Amos was speaking from Dillons Picnic Patio in right field, her usual ballpark assignment. When Koch wandered by and saw an interview with Amos in progress, he couldn't help but smile.
"How often is someone going to write a book about an internship?" he said. "I caught flak in the office, but my co-workers loved it. They just like giving me a hard time."
Amos, a lifelong baseball fan and former college softball player, found Riverfront Stadium to be an ideal setting for a story.
"The first week I saw the dynamics going on up in the stands and I began calling it 'The game within the game,'" she said. "It's really a microcosm here. The gate keeps everybody else out, so you don't have to describe anything going on except what's in here. ... [The ballpark] has a lot of emotion in it, it really does. Positive emotion."
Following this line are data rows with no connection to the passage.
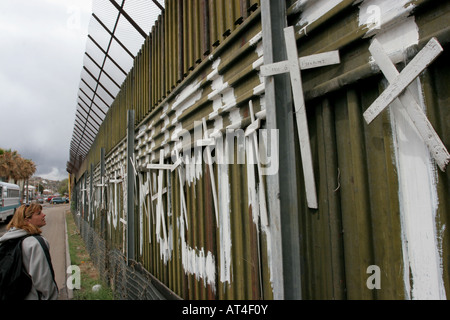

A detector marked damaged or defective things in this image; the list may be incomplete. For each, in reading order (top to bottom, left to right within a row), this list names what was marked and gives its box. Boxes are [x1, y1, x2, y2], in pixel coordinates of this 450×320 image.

rusted metal fence [70, 0, 450, 300]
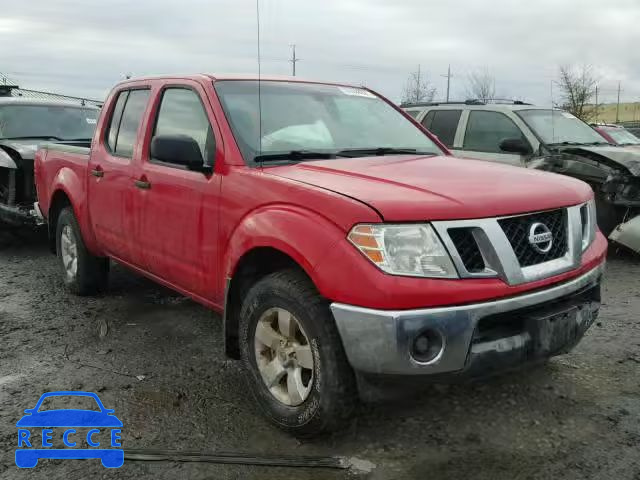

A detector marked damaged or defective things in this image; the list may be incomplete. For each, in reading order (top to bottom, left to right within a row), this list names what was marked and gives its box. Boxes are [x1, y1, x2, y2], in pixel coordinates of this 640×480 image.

damaged vehicle [0, 98, 99, 228]
damaged vehicle [404, 102, 640, 246]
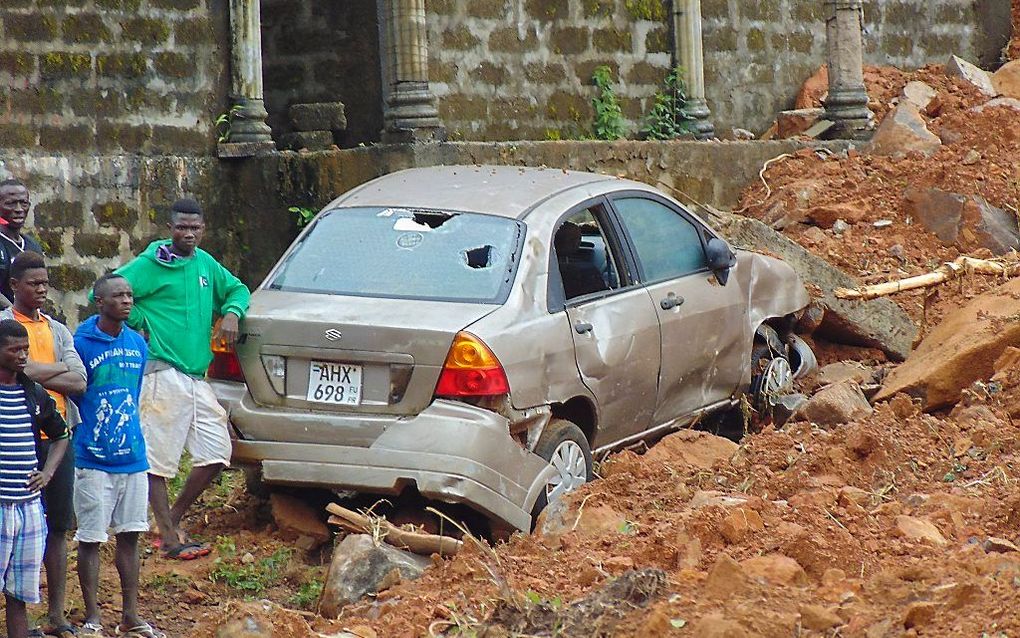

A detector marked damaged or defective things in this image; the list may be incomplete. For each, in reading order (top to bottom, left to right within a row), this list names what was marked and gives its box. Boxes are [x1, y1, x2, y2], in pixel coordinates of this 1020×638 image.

broken windshield [266, 206, 520, 304]
damaged silver sedan [211, 166, 816, 536]
exposed car wheel [528, 420, 592, 524]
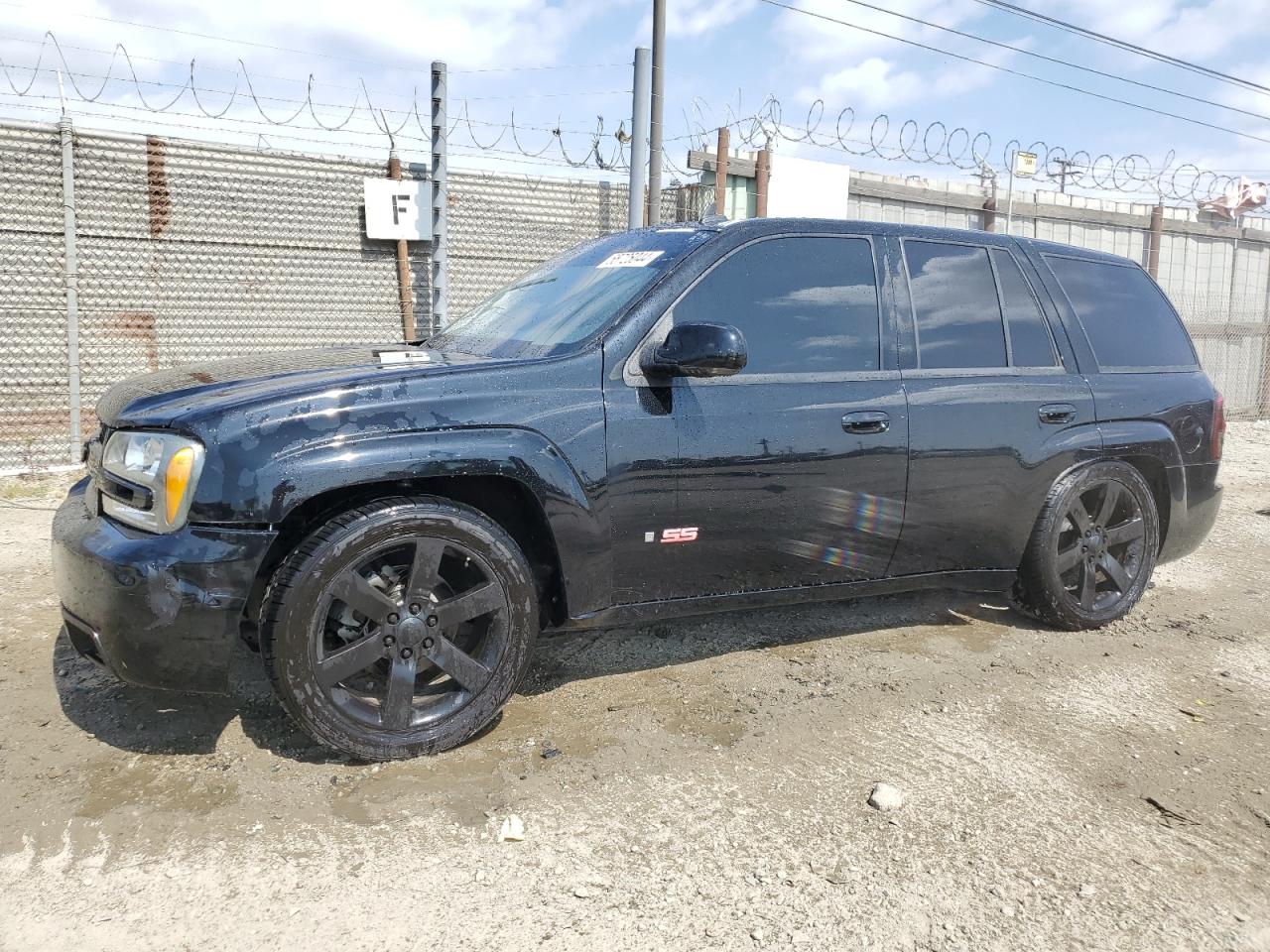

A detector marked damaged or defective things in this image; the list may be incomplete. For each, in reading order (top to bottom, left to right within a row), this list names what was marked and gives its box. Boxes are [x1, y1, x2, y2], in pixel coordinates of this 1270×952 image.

Home Run Hunter is filled with scenes that could only take place at a Minor League ballpark. A nightly mascot "Fruit Race" provides regular opportunities for covert flirtation between Gage and Lena, with the former suiting up as an orange and the latter a strawberry. A tarp pull, meanwhile, is described thusly: "Gage's knuckles bumped against [Lena's] in the tandem effort. Against the cold rain, the sensation held a warmth all its own." And when Gage and Lena find the time to enjoy the futuristic ice cream that is Dippin' Dots, Gage finds it to be "the best 15-minute break an intern could ask for."
Fortunately, one of Home Run Hunter's more significant plot points has no basis in reality.
"I did have to go into the fiction world and add a little drama," said Amos. "So there's a dead body in the groundskeeper's area."
Corpse discoveries notwithstanding, the novella maintains a light and breezy tone throughout. Amos said it's been a "good little seller so far," and notes it can also be found in a four-book collection entitled Summer Sweethearts. And even though this was Amos' 45th book (all issued by Winged Publications), its release came with no small amount of trepidation. After all, Gage Landers wasn't the only character inspired by a 2021 Wind Surge employee.
"I was sweating bullets to put this book in front of the people in the front office," she said. "I felt as a writer I had really put myself out on a limb because, by the way, this is my day job! I was worried someone might get ticked off. 'Why did you include me, or why didn’t you include me?'"
Amos said that Home Run Hunter will have at least one sequel and is currently in the planning stages for the "second season" of the series. When that book comes out, the guessing game will start anew.
"Everyone loves trying to figure out who they are, and make the connections," said Koch. "With me, I just told [Amos] that I wanted a signed copy in case someone doesn't believe me."